** Text for analysis follows **

Last week Mama Bird brought to my attention a study that was done that resulted in the Centers for Disease Control and Prevention (CDC) recommended that women refrain from or delay breast feeding their infants. It was something that a friend had posted on Facebook. After spending a considerable amount of time scouring the CDC’s website as well as the rest of the internet to find the study, and I have, I can honestly report to you all, that this is not true. The bulk of what the search engines returned was several blog posts calling the doctors at the CDC crazies and psychopaths. But I also uncovered the actual published study as well.

** End of Text for analysis **
** Data provided follows **

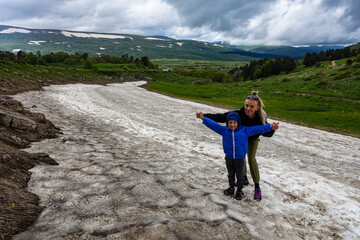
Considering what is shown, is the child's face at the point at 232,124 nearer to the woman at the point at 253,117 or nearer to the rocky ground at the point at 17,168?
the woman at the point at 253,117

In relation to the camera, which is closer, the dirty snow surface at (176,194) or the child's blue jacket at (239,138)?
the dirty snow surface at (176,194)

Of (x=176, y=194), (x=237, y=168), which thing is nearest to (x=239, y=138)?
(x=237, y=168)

** End of Data provided **
** Data provided follows **

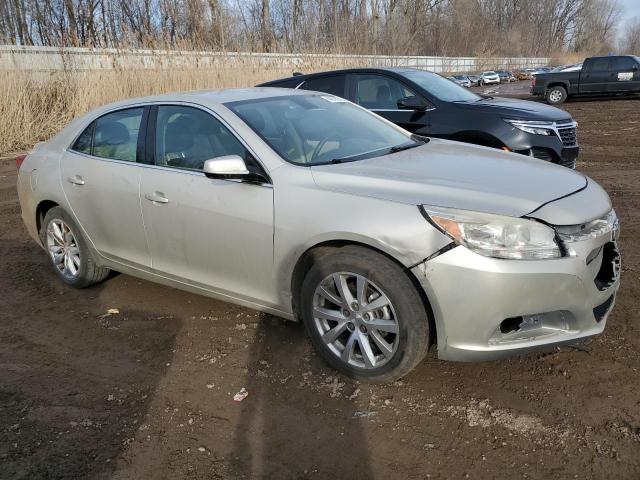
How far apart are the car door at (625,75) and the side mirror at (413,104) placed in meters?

** End of Data provided **

Required actions ▸
[a] Check each statement against the passage about the CDC breast-feeding claim above and say whether it agrees with the text. Answer yes or no for each, quoting the deciding words. (i) The writer concluded that the claim is not true. (ii) Most of what the search engines returned was the published study. (iii) The writer searched only the CDC's website.
[b] Rewrite the passage about the CDC breast-feeding claim from "Last week Mama" to "study as well.", putting "Twitter" in place of "Facebook".

Expected results ▸
[a]
(i) Yes: "this is not true."
(ii) No: "The bulk of what the search engines returned was several blog posts calling the doctors at the CDC crazies and psychopaths."
(iii) No: "scouring the CDC’s website as well as the rest of the internet"

[b]
Last week Mama Bird brought to my attention a study that was done that resulted in the Centers for Disease Control and Prevention (CDC) recommended that women refrain from or delay breast feeding their infants. It was something that a friend had posted on Twitter. After spending a considerable amount of time scouring the CDC’s website as well as the rest of the internet to find the study, and I have, I can honestly report to you all, that this is not true. The bulk of what the search engines returned was several blog posts calling the doctors at the CDC crazies and psychopaths. But I also uncovered the actual published study as well.